L’agenda du développement post-2015

Pourquoi l’emploi et les moyens de subsistance comptent

A l'approche de la date d’échéance des actuels Objectifs du Millénaire pour le développement (2015), Aurelio Parisotto, économiste à l'OIT, analyse les raisons de privilégier l’emploi et la protection sociale dans le programme international pour le développement.

Editorial | 20 mai 2013
 
Aurelio Parisotto, OIT économiste principal
Alors que nous nous approchons de l’échéance de 2015 pour les actuels Objectifs du Millénaire pour le développement (OMD), nous avons une occasion en or de placer l’emploi et les moyens de subsistance en tête du calendrier international du développement. Ce ne sont pas seulement les dires de l’OIT. Les premiers résultats de l’enquête des Nations Unies pour un monde meilleur, intitulée «My World» (Mon monde), qui demandait aux habitants de 190 pays quelles étaient leurs priorités pour l’agenda du développement post-2015, montre que «l’emploi est une priorité essentielle partout».

De l’Albanie à la Jordanie, du Viet Nam à la Zambie, l’appel en faveur de meilleures opportunités d’emploi, plus nombreuses, s’est clairement fait entendre dans les discussions en ligne et les consultations nationales organisées par l’ONU. En Ouganda, parmi les 17 000 personnes consultées, près de la moitié ont déclaré qu’obtenir un emploi était leur priorité numéro un. Beaucoup de participants aux consultations ont également mentionné la nécessité de disposer d’une meilleure protection sociale, en particulier dans les secteurs informels qui se caractérisent par une précarité économique et sociale est élevée.

Ces aspirations ne sont pas étonnantes vu la situation actuelle du marché du travail mondial.


L’ampleur du défi

Aujourd’hui, on compte plus de 200 millions de chômeurs dans le monde, dont près de la moitié sont des jeunes. Au-delà du nombre absolu d’emplois supplémentaires nécessaires, la qualité des emplois requiert aussi toute notre attention.

A l’échelle mondiale, un travailleur sur trois vit avec sa famille au-dessous du seuil de pauvreté de 2 dollars par jour. Ils travaillent comme employés rémunérés, travailleurs indépendants ou travailleurs familiaux non rémunérés, mais restent englués dans la pauvreté. En pensant aux quinze prochaines années, ce sont environ 470 millions d’emplois qui devront être créés entre 2015 et 2030, ne serait-ce que pour rester en phase avec la croissance de la population mondiale en âge de travailler.

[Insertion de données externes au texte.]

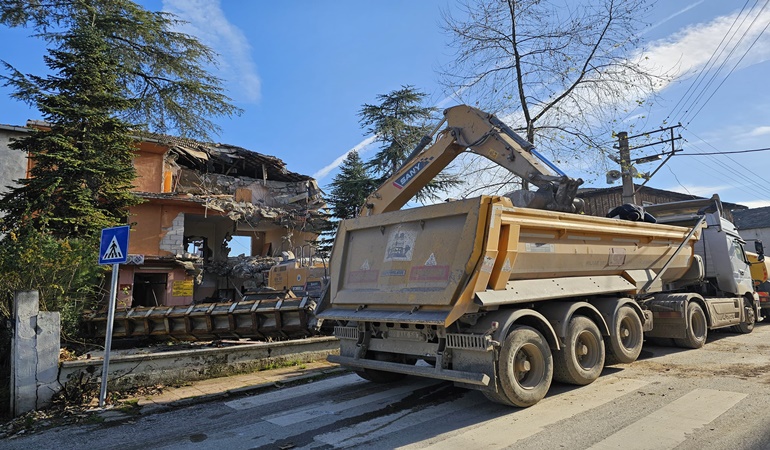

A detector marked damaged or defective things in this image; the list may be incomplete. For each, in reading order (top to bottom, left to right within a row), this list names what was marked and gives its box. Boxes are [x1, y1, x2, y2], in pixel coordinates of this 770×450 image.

damaged building [118, 134, 328, 310]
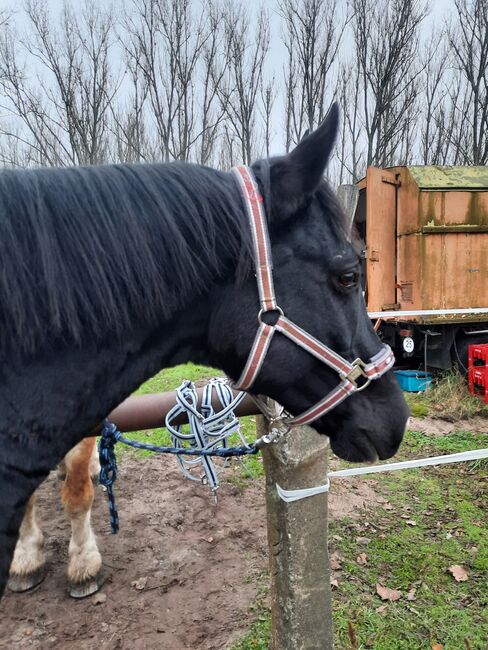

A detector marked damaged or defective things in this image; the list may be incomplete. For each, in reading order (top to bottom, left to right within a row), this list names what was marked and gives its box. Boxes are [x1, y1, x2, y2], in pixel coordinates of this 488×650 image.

rusty trailer [354, 166, 488, 370]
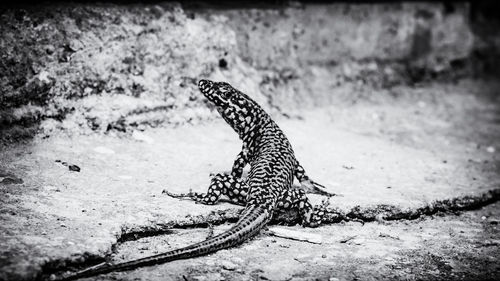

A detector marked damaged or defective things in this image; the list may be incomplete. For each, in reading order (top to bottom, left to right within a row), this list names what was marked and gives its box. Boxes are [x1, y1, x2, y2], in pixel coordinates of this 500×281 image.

crack in concrete [40, 187, 500, 278]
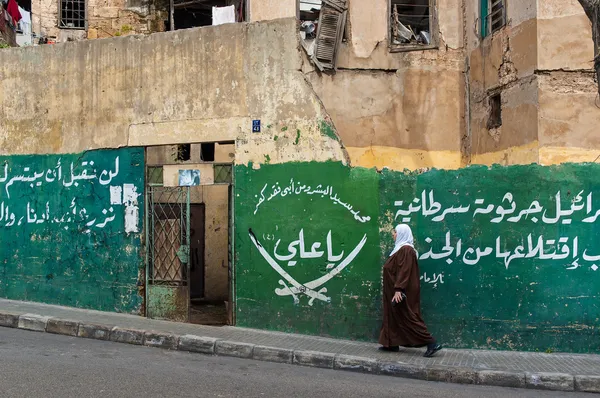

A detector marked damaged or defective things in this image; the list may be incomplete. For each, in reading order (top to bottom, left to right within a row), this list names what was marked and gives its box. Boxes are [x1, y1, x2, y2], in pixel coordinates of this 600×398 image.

damaged window [59, 0, 86, 29]
damaged window [298, 0, 346, 71]
damaged window [392, 0, 434, 49]
damaged window [480, 0, 504, 38]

Il faudra aussi se mobiliser davantage pour garantir que ces emplois sont décents, qu’ils donnent vraiment aux gens une chance d’échapper à la misère. Ce qui implique une action concertée pour lutter contre la volatilité économique persistante et le creusement des inégalités de revenus qui affaiblissent le tissu social et politique de nos sociétés.


Un calendrier orienté vers l’action

Autrement dit, nous avons besoin de politiques qui créent des emplois décents. Les exemples à suivre existent.

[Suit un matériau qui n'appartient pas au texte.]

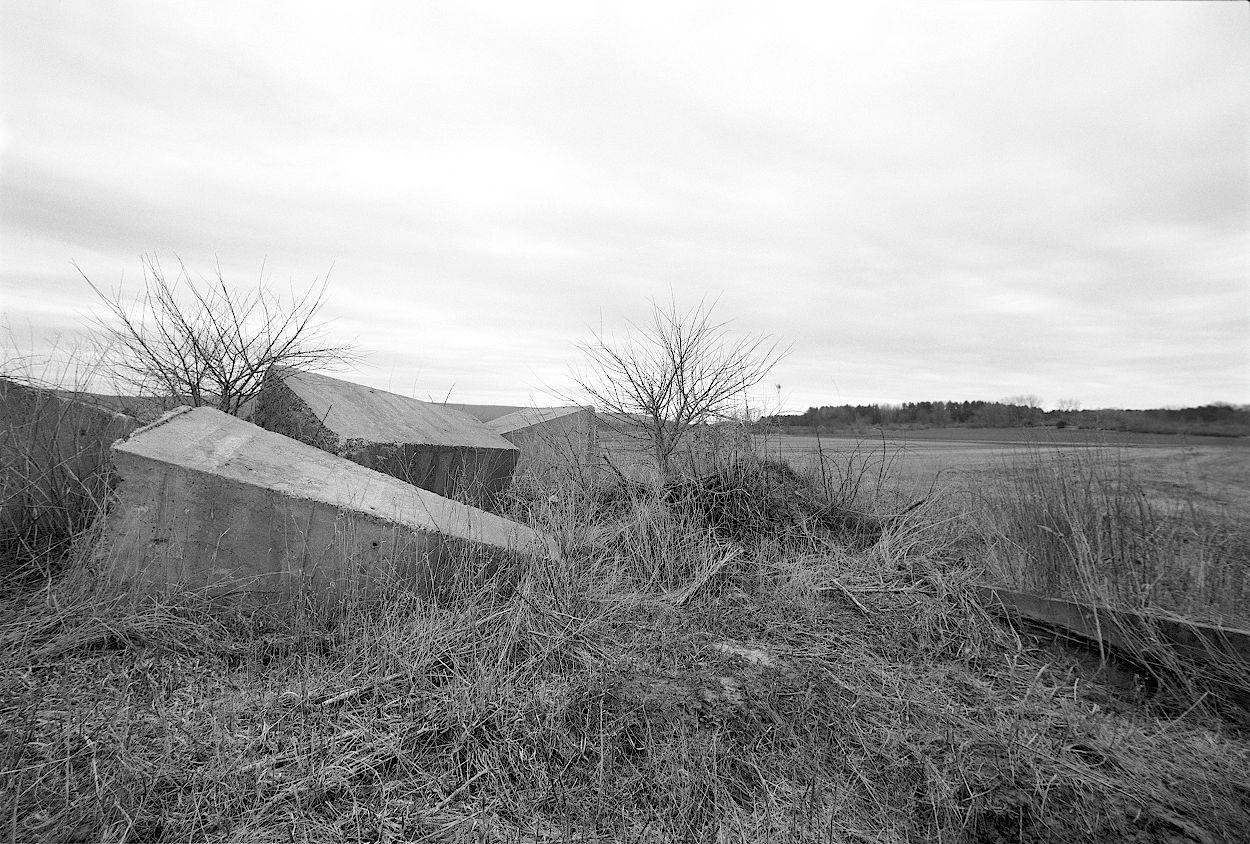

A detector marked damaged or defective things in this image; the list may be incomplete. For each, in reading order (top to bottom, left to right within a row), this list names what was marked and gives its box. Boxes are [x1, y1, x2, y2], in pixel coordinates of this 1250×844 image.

broken concrete foundation [0, 380, 136, 537]
broken concrete foundation [107, 405, 557, 597]
broken concrete foundation [253, 372, 517, 507]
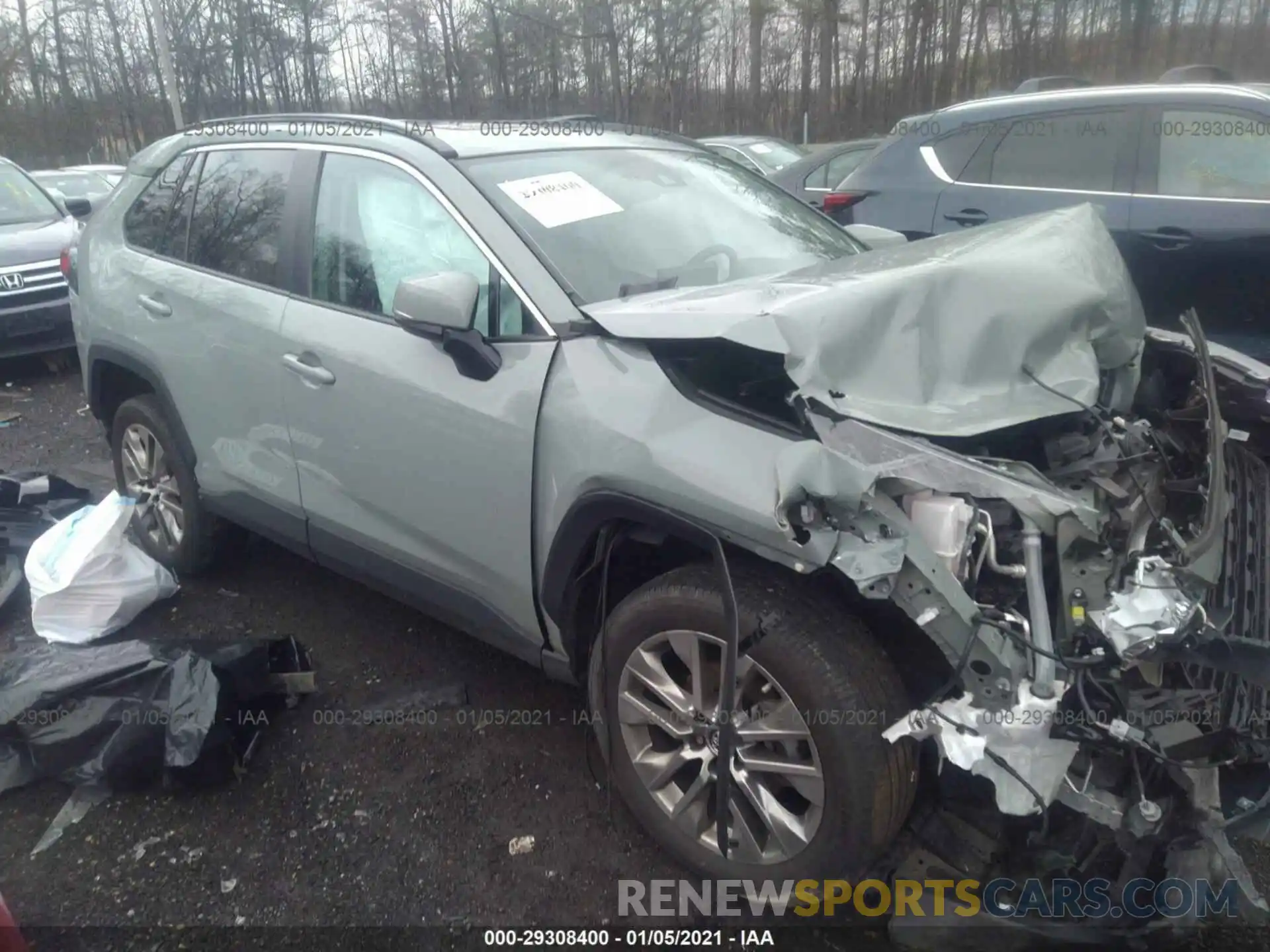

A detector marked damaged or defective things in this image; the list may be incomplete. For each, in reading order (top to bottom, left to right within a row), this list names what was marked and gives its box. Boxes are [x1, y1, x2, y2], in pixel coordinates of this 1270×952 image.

severely damaged hood [585, 205, 1154, 439]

Les pays qui ont emprunté cette voie, par exemple en Amérique latine et en Asie – se sont d’abord attaqué aux facteurs structurels qui sous-tendent la pauvreté et le sous-emploi. Ils se sont attachés à rendre la croissance économique plus inclusive en combinant des politiques favorisant l’investissement et la création d’entreprise avec des mesures destinées à étendre la protection sociale et à renforcer les marchés du travail.

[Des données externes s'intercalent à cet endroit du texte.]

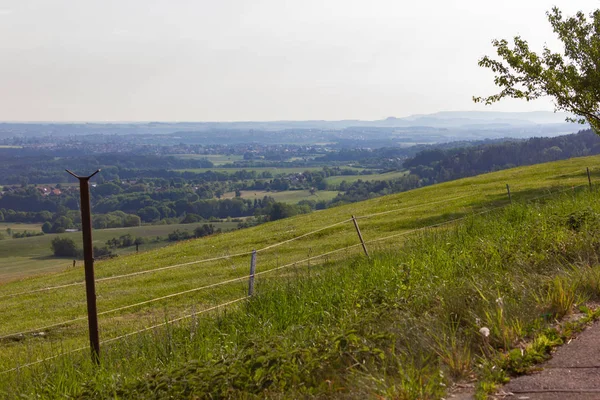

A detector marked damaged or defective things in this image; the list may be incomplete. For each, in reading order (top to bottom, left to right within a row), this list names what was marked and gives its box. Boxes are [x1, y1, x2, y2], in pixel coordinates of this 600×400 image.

rusty fence post [68, 169, 102, 366]
rusty fence post [350, 216, 368, 260]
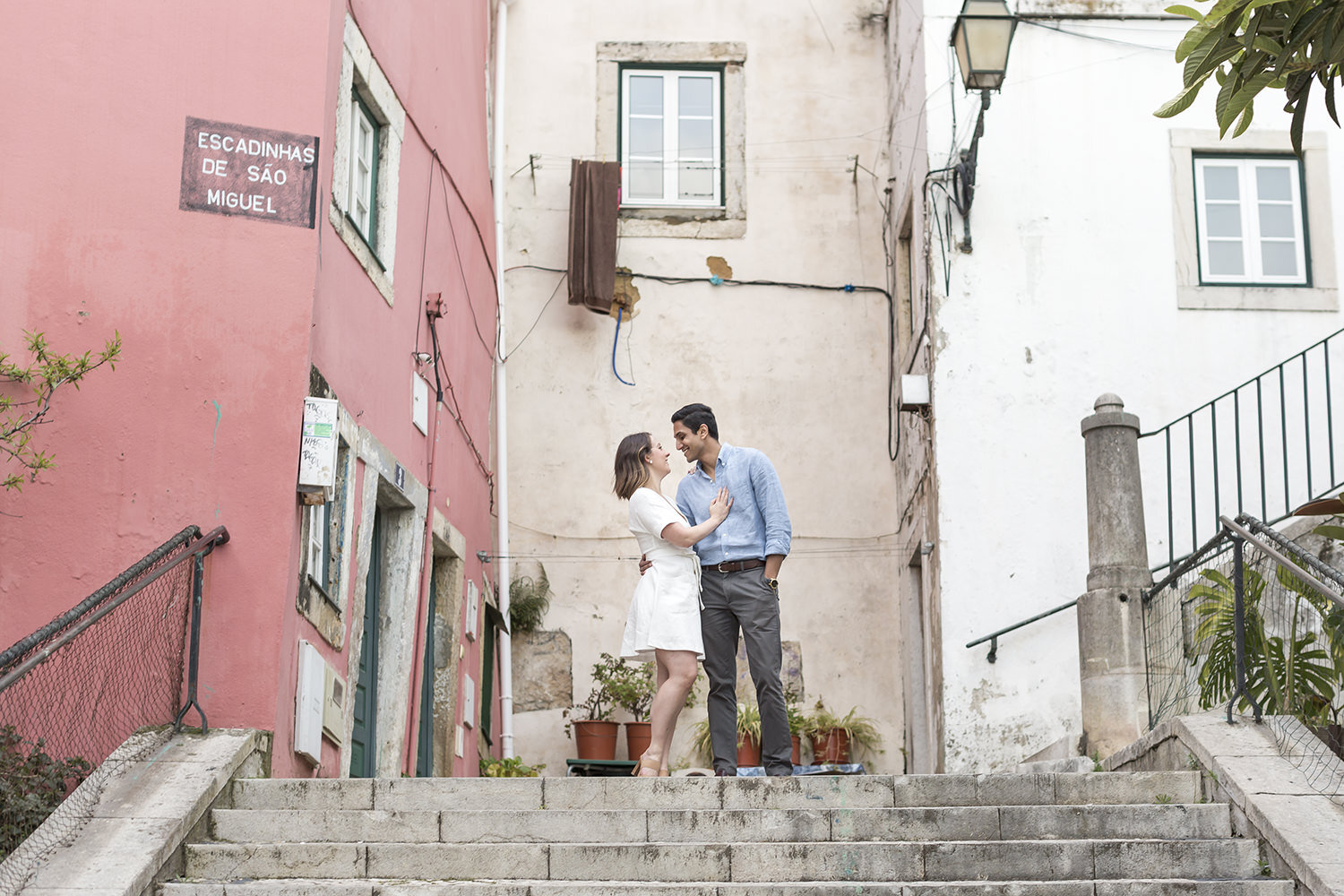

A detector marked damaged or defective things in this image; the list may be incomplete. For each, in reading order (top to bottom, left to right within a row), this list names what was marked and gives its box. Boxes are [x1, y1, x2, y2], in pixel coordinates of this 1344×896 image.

peeling plaster wall [505, 0, 903, 773]
peeling plaster wall [919, 0, 1344, 773]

Les autres ingrédients essentiels du succès sont des institutions gouvernementales fortes et stables, respectueuses de l’état de droit, des droits de l’homme et du droit de propriété ainsi qu’un environnement propice au démarrage et au développement des entreprises. Les politiques et les institutions du marché du travail, comme le salaire minimum et la législation protégeant l’emploi, ont aussi joué un rôle.

Un ordre du jour convenu au niveau mondial pour améliorer la qualité et la quantité d’emplois encouragerait les pays à concentrer leur attention stratégique et leurs ressources sur des dimensions essentielles qui n’ont pas été suffisamment intégrées dans les OMD.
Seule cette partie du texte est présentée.